Gaetz, who attended Trump’s trial along with other rightwing Republicans, pressed Garland to comment on whether it was acceptable for a judge to have a family member benefit financially from media attention surrounding a criminal trial.

Though he did not name hush money trial judge Juan Merchan by name, Gaetz’s question clearly referred to allegations that the judge’s daughter works for a digital firm aligned with Democrats.

Matt Gaetz is seen at Tuesday’s hearing of the House Judiciary Committee as Attorney General Merrick Garland appears before the panel
Matt Gaetz is seen at Tuesday’s hearing of the House Judiciary Committee as Attorney General Merrick Garland appears before the panel (Middle East Images/AFP via Getty)

Garland responded only to say it was “very clear” that Gaetz was asking him to comment on a case in another jurisdiction which the US attorney general declined to do.

Garland’s response prompted a “tirade” from Gaetz, as ranking Democratic member Jerry Nadler later characterized it.

“I’m saddened by it because, like you, I’ve given my life to the law!” Gaetz yelled at Garland. “I care deeply about the law.”

Garland had used his opening remarks at the hearing to condemn Trump and members of the GOP for spreading falsehoods about the Justice Department and baseless accusations that President Joe Biden was behind the prosecution of Trump in New York.

“That conspiracy theory is an attack on the judicial process itself,” Garland said.

The ex-president is separately facing three other impending criminal trials, two related to his efforts to change the results of the 2020 election and block Joe Biden from becoming president, and one related to his allegedly illegal retention of classified materials including documents and files related to the US’s military capabilities. He has professed his innocence in all cases.

Jim Jordan, the committee’s chairman, used his time to focus on two of those cases, both brought by a special counsel appointed by Garland to lead the prosecutions of Trump at the federal level. Jordan berated special counsel Jack Smith, a career prosecutor with the DoJ, and used his question time to badger Garland over whether Smith “asked him” for the job, and why he did not nominate a former attorney general instead to manage “the most high-profile investigation ever”.
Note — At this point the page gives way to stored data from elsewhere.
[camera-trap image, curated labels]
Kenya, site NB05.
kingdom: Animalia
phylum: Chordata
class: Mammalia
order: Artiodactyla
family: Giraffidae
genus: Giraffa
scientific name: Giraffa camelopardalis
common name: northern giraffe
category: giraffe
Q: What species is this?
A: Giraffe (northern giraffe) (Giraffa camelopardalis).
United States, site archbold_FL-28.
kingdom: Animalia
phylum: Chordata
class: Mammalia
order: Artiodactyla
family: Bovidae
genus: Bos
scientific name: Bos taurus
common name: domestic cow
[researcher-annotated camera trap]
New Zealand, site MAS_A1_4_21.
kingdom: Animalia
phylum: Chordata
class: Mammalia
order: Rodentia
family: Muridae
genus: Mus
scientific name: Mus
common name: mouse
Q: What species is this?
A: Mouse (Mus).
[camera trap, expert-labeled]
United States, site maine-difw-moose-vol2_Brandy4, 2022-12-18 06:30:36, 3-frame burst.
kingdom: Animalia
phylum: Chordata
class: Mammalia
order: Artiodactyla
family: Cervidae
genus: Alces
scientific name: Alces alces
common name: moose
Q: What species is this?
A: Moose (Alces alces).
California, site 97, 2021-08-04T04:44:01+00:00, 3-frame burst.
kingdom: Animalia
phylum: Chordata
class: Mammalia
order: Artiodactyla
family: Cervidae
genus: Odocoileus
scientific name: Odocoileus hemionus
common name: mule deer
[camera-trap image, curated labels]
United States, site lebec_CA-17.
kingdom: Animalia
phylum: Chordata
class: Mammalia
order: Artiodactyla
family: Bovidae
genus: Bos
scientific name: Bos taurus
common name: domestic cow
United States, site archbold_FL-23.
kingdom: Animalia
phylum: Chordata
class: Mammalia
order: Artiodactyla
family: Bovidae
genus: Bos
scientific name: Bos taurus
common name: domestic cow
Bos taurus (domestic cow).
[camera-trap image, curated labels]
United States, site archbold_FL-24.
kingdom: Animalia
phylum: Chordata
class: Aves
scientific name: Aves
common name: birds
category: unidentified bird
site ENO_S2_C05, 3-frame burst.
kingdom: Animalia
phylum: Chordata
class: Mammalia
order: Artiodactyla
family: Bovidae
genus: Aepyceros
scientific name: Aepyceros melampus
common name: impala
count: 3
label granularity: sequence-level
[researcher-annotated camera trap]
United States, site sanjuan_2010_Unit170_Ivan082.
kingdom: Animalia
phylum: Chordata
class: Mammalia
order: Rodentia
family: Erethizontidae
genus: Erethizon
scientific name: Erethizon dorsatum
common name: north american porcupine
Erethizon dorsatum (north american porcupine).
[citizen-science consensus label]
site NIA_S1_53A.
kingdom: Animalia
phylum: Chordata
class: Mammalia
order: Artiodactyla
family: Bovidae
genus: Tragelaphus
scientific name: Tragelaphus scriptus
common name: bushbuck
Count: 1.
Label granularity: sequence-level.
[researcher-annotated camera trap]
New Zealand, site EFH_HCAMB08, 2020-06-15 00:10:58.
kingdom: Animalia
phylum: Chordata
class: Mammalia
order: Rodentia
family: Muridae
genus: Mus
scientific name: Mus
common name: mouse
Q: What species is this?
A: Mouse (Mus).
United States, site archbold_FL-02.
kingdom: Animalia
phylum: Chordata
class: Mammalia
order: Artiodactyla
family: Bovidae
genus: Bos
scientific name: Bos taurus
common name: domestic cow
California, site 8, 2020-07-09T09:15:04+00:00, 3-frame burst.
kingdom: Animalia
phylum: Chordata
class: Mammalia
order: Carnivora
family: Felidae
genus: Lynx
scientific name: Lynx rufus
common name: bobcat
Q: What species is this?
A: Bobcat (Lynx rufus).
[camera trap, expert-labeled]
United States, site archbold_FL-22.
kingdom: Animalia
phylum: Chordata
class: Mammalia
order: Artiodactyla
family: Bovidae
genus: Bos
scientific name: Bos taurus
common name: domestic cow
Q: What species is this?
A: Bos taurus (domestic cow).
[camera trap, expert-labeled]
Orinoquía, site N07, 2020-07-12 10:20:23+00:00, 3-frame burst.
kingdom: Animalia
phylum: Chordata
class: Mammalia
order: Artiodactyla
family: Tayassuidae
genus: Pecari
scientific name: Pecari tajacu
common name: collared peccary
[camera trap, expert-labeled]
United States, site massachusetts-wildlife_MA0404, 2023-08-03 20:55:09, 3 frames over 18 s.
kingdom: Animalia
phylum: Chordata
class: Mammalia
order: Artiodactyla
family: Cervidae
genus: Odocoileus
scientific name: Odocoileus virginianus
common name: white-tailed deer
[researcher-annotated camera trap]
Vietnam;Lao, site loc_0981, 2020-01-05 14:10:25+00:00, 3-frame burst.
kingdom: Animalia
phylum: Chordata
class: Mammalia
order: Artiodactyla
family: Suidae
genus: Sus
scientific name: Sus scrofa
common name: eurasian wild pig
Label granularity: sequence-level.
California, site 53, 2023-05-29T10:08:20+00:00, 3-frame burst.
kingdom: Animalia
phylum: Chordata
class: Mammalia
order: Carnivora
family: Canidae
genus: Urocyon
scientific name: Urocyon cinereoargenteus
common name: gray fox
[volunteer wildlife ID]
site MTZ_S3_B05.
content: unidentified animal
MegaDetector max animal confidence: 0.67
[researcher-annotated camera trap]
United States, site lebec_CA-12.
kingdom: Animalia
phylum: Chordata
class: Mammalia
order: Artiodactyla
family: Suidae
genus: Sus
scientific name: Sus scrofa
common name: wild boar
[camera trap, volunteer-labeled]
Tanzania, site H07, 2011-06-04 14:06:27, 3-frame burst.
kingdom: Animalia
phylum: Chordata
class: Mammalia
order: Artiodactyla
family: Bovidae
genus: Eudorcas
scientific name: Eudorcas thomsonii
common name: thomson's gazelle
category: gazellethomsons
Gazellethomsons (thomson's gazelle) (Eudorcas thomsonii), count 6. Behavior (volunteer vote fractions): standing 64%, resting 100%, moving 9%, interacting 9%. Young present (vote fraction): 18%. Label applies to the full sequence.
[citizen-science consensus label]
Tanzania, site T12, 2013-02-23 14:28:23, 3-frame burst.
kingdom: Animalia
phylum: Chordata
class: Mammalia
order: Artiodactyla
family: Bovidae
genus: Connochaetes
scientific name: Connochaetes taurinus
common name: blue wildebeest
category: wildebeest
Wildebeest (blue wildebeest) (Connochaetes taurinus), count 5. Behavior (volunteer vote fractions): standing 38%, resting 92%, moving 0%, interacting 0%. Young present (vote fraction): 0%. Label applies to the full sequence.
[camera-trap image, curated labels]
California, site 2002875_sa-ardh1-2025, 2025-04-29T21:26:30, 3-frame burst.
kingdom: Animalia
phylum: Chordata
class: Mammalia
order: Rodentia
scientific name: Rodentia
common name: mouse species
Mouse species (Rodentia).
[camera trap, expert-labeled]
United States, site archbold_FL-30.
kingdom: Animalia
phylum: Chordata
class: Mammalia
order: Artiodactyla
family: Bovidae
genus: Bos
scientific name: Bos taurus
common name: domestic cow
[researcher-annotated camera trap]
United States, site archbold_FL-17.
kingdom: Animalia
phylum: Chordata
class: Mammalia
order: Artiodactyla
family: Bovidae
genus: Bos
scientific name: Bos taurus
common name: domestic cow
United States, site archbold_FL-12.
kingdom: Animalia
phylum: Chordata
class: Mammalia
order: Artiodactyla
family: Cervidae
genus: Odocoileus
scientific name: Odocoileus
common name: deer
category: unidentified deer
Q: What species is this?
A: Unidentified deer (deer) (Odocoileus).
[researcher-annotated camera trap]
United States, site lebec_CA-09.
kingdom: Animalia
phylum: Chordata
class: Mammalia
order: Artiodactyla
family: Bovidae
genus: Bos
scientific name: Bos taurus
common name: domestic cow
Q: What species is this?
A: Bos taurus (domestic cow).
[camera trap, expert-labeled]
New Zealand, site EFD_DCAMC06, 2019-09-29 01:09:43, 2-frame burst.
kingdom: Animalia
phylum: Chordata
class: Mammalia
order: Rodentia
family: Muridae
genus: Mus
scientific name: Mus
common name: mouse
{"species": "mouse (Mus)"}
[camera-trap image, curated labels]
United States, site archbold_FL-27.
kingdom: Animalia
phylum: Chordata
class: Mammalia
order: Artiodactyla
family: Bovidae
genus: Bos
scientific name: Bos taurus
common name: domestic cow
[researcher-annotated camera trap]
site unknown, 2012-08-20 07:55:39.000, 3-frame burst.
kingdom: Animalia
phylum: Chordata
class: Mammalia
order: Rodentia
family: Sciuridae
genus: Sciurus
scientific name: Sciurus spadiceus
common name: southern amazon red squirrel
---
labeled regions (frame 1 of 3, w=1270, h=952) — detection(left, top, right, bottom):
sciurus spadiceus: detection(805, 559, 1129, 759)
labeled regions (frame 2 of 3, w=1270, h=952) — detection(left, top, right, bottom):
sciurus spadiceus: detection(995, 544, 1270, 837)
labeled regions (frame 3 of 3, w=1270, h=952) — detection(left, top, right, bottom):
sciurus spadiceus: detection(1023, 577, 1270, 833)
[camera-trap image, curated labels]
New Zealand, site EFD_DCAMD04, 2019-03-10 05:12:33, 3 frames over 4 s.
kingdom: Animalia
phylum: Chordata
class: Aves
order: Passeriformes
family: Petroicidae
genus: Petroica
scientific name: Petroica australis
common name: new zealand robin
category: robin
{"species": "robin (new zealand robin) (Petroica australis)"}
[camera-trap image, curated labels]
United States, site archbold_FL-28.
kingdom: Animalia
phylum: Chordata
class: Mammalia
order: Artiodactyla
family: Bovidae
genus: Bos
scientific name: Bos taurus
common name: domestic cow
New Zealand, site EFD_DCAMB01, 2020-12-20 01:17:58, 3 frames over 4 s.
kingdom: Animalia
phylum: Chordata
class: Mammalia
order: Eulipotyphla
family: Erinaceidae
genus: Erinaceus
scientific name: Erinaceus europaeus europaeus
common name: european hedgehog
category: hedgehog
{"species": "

Garland responded that he thought Smith to be roundly qualified and stated that he would not have considered any political appointees, such as an AG or deputy AG, for the post. He refused to answer whether Smith was his first choice.

"I appointed somebody who is not a political appointee, somebody who was an independent nonpartisan with a record of career experience as a prosecutor that seemed to me the perfect resume for [doing] that kind of [work],” said the attorney general.

Republicans on Capitol Hill have for months voiced objections to the multiple prosecutions of Trump, who in essence has been campaigning for re-election since the day he left the White House in 2021 and has demanded such public shows of loyalty. Some, like Speaker Mike Johnson, have even appeared in the gallery as his Manhattan trial proceeded through May. They have largely ignored or explained away the former president’s own vows to utilise the Justice Department to go after members of Joe Biden’s family, or the president himself, in a hypothetical second Trump term.

The ex-president’s repeated threats to jail his political opponents are nothing new. What’s new are the plans being drawn up by conservative organisations like the Heritage Foundation for what has been described as a massive erosion of the political independence of the Justice Department and attorney general under a Trump second term.

Along with going after his political enemies, Trump has in recent weeks vowed to issue pardons for convicted and charged participants in the January 6 riot, the 2021 attack on the US Capitol by his supporters aimed at halting or reversing the certification of the 2020 presidential election, seemingly at Trump’s urging.

At a recent appearance in Washington DC at the Libertarian Party’s national convention, he also promised to commute the sentence of Ross Ulbricht, the convicted founder of the Silk Road dark web marketplace which served as a major hub for drug sales and other illicit activity.